INFORMATION Block Start

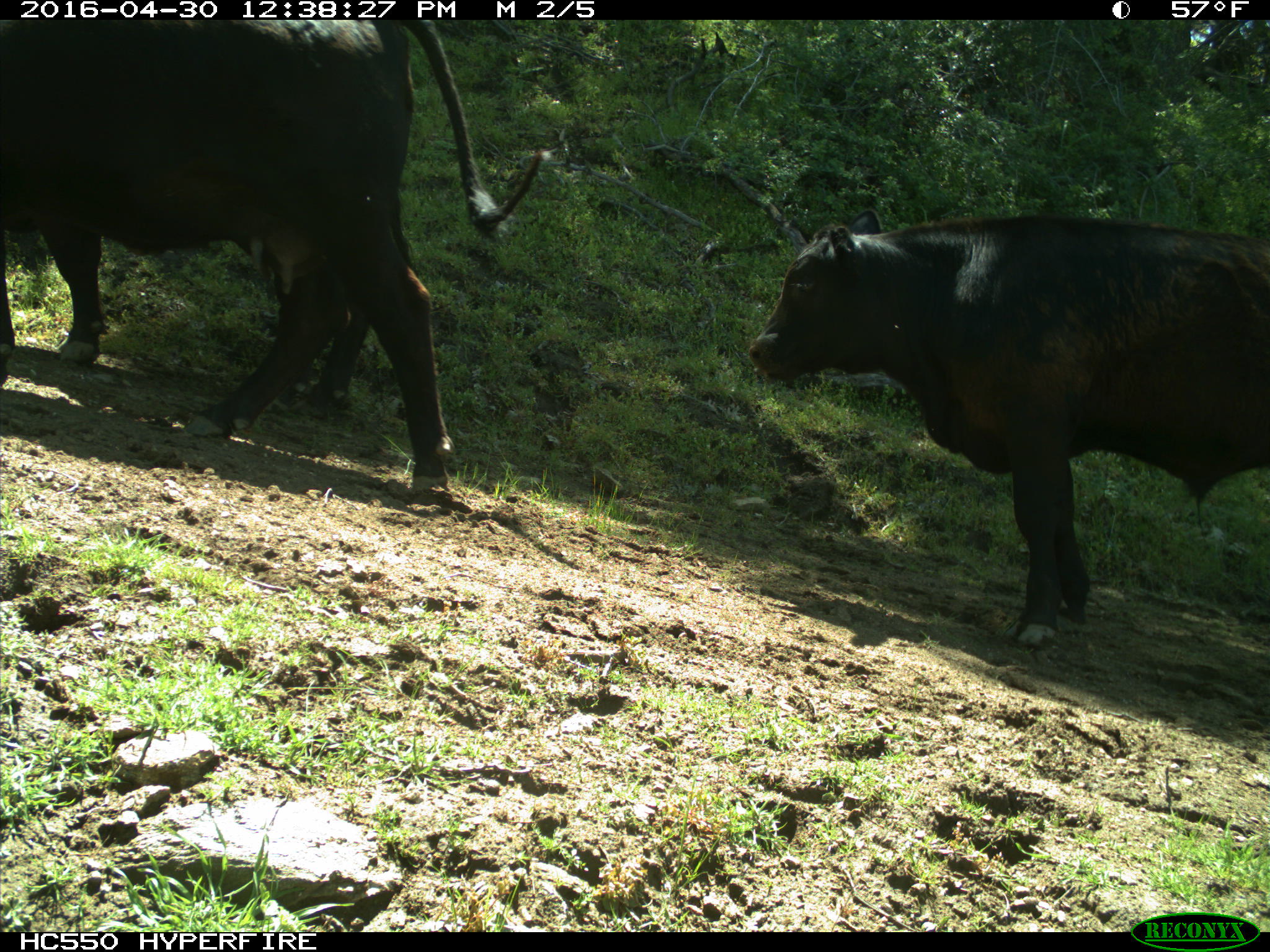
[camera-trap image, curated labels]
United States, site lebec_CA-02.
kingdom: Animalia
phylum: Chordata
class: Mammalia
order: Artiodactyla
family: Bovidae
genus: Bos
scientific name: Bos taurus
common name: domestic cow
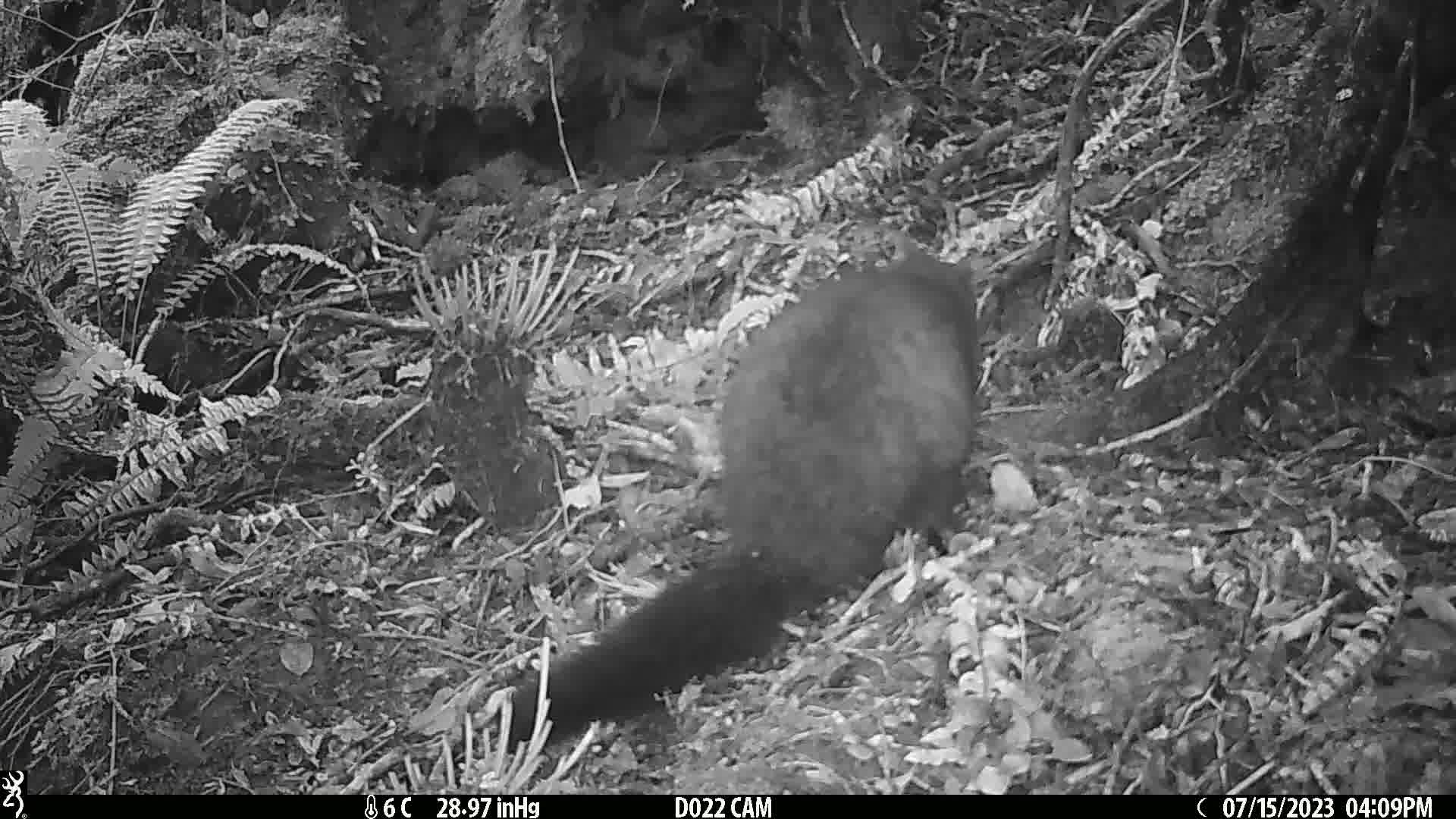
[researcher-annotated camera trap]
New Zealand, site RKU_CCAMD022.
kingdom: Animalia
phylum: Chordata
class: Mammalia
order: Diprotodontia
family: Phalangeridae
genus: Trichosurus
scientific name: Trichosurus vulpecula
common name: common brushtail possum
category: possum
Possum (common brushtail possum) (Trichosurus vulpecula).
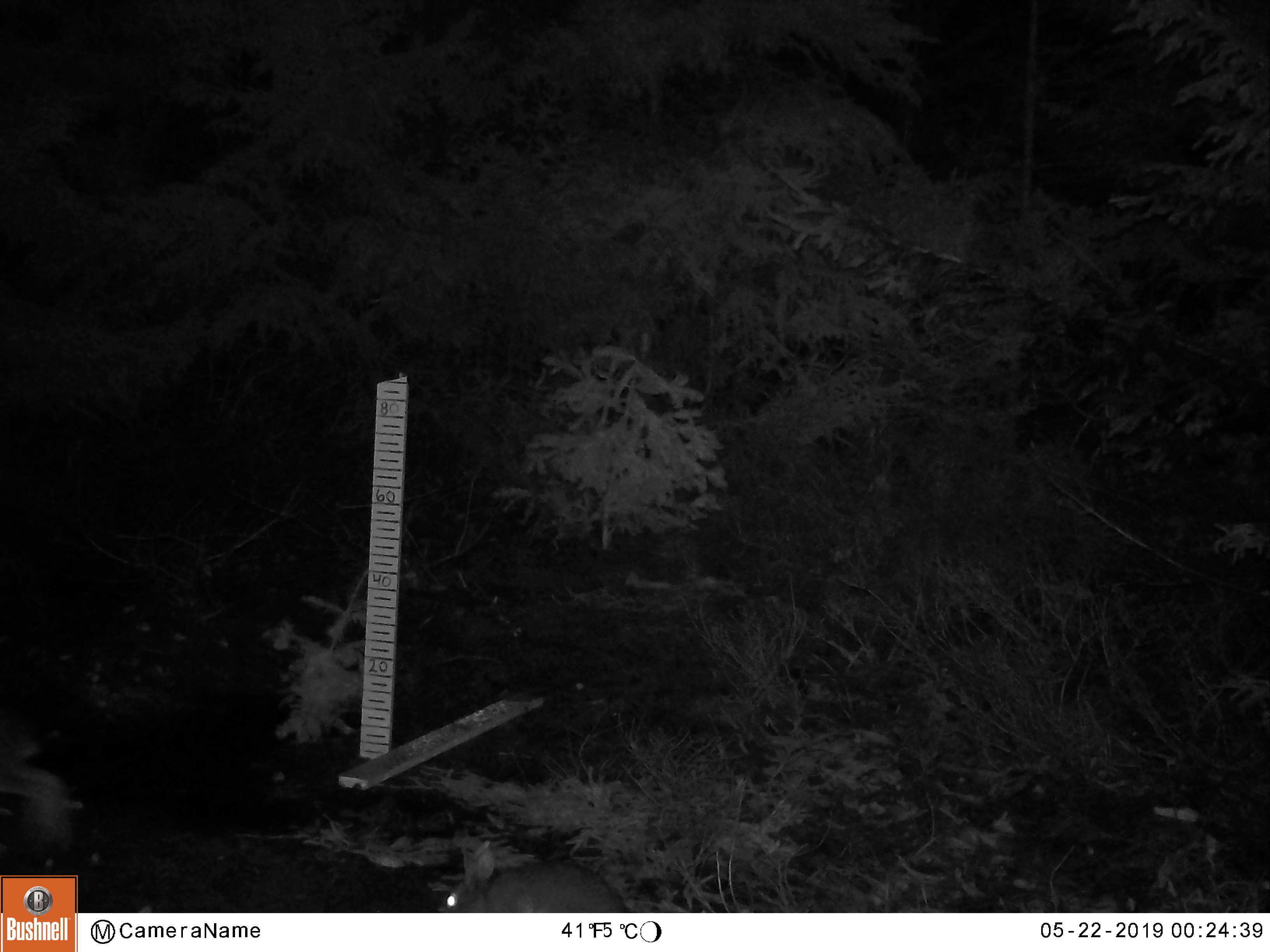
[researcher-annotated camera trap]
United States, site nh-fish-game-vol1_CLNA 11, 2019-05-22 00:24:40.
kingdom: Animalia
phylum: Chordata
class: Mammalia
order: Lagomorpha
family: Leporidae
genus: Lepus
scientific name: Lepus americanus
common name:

INFORMATION Block End
INFORMATION Block Start

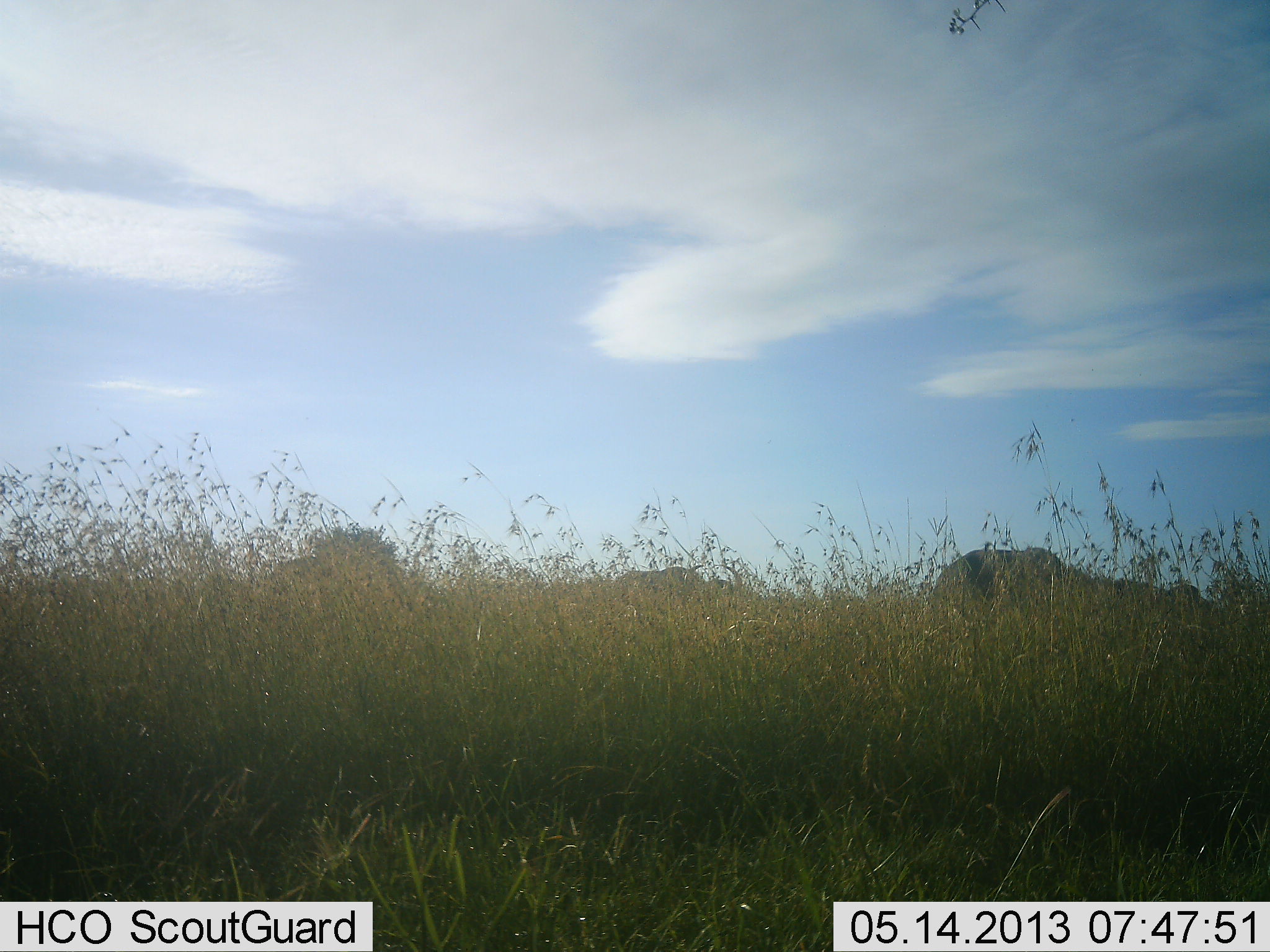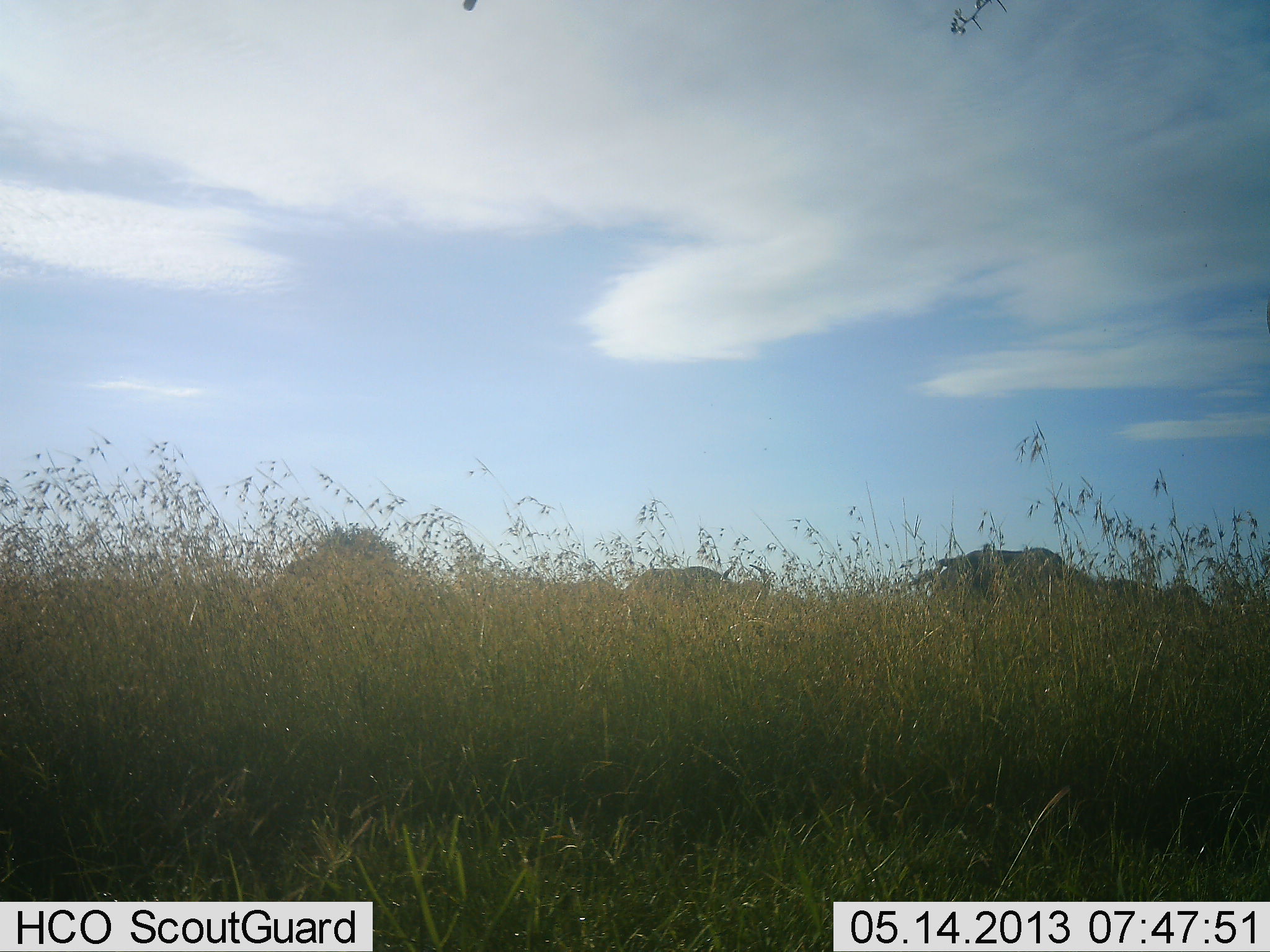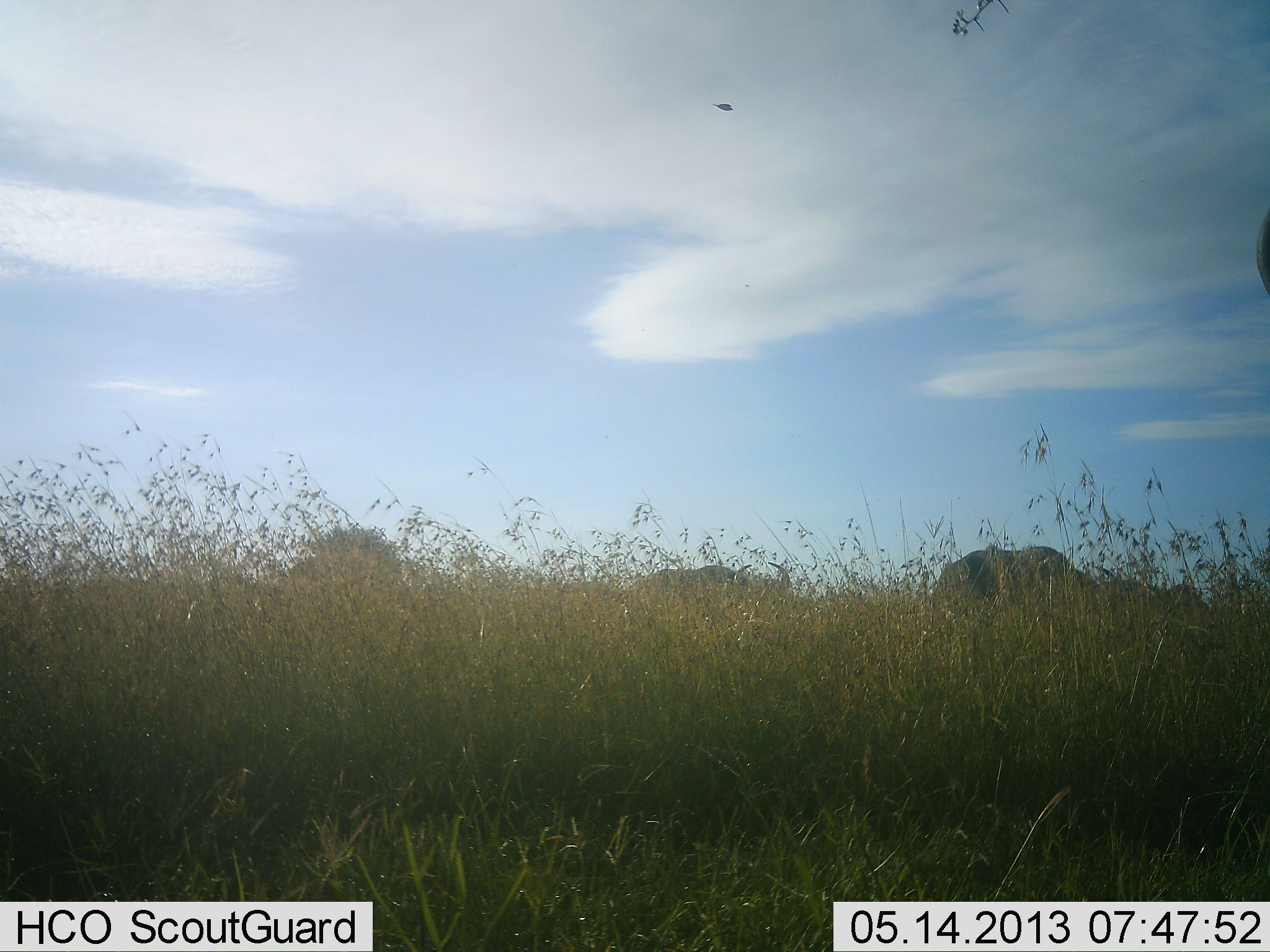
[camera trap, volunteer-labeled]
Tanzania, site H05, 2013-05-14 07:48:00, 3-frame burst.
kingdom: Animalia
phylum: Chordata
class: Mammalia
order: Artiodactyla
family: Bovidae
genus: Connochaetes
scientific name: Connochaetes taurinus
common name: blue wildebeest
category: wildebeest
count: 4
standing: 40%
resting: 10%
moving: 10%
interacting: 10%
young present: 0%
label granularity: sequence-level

INFORMATION Block End

#### YOUR ASSIGNMENT
Filter the entries down to the lines containing "name". Copy each of those lines.

#### ANSWER AREA
scientific name: Bos taurus
common name: domestic cow
scientific name: Trichosurus vulpecula
common name: common brushtail possum
scientific name: Lepus americanus
common name:
scientific name: Connochaetes taurinus
common name: blue wildebeest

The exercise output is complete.